Ned Boulting is the voice of cycling in the UK, as he covers the Tour de France on television for ITV. He’s a veteran reporter of the race going back to 2003. He’s also the author of several non-fiction books. His latest book, which is out in paperback, won the Cycling Book of the Year at this year’s Sports Book of the Year awards in the UK. It’s a beguiling mystery.

In late 2020, during the depths of the Covid pandemic, Boulting chanced buying a box of Pathé newsreel from the 1923 Tour de France in a London auction house for £120. The footage, which is preserved in highly flammable material, lasted only a few minutes long, but its threads, the details of various characters caught on camera, once pulled at, unspool into unimaginable personal dramas, including the grisly end to the life of Henri Pélissier, that year’s Tour de France winner.

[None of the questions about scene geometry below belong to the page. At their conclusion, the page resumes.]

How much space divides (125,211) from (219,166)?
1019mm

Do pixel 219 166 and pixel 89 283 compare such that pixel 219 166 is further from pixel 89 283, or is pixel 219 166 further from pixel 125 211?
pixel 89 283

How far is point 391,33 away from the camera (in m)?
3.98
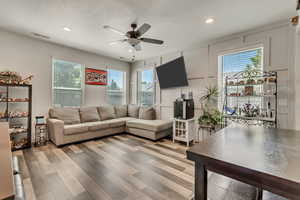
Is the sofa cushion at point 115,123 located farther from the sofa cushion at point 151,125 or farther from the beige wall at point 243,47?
the beige wall at point 243,47

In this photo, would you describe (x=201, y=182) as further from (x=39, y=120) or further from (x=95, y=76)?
(x=95, y=76)

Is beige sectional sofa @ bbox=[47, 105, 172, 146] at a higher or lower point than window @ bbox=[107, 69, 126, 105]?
lower

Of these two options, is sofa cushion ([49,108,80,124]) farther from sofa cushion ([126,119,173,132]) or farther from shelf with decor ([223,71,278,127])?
shelf with decor ([223,71,278,127])

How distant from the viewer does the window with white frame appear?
295cm

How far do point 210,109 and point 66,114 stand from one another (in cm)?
388

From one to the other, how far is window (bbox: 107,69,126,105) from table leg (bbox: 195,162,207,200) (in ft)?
15.4

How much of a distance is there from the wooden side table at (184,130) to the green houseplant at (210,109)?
0.96 feet

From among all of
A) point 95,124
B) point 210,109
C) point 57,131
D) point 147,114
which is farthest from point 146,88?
point 57,131

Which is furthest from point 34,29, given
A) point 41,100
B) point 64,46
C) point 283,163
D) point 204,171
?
point 283,163

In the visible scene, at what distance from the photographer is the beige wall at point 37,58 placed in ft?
10.4

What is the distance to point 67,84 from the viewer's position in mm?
4152

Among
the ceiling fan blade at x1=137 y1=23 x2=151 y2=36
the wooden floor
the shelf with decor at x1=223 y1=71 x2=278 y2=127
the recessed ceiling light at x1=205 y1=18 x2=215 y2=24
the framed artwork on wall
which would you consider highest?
the recessed ceiling light at x1=205 y1=18 x2=215 y2=24

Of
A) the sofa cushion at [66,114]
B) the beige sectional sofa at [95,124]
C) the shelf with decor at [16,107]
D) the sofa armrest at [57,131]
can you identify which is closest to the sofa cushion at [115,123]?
the beige sectional sofa at [95,124]

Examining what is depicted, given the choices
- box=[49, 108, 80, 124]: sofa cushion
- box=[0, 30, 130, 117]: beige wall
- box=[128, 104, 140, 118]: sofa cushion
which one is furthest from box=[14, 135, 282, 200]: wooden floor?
box=[128, 104, 140, 118]: sofa cushion
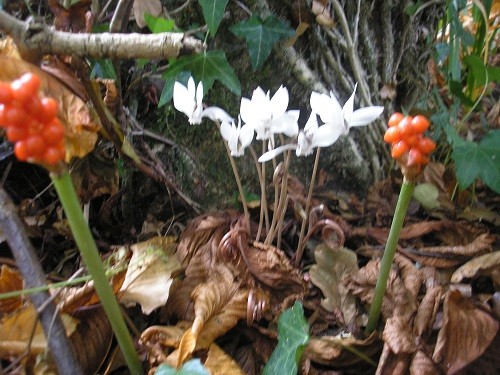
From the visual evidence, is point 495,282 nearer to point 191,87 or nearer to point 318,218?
point 318,218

Books24 1923: The Mystery of Lot 212 and a Tour de France Obsession by Ned Boulting
Books24 1923: The Mystery of Lot 212 and a Tour de France Obsession by Ned Boulting

Boulting’s book is an enchanting history of cycling, and of the greatest race on earth. The Tour de France a century ago was even more gruelling than today – the race went on for a month; stages were often over 400km long so cyclists had to set off at two o’clock in the morning. It seems performance enhancing drugs were mandatory. What marks out Boulting’s book, however, is his writing style. Sports books can often be turgid, or boring, a sin that could never be levelled at Boulting, whose lucid prose drags the reader along effortlessly with his obsession.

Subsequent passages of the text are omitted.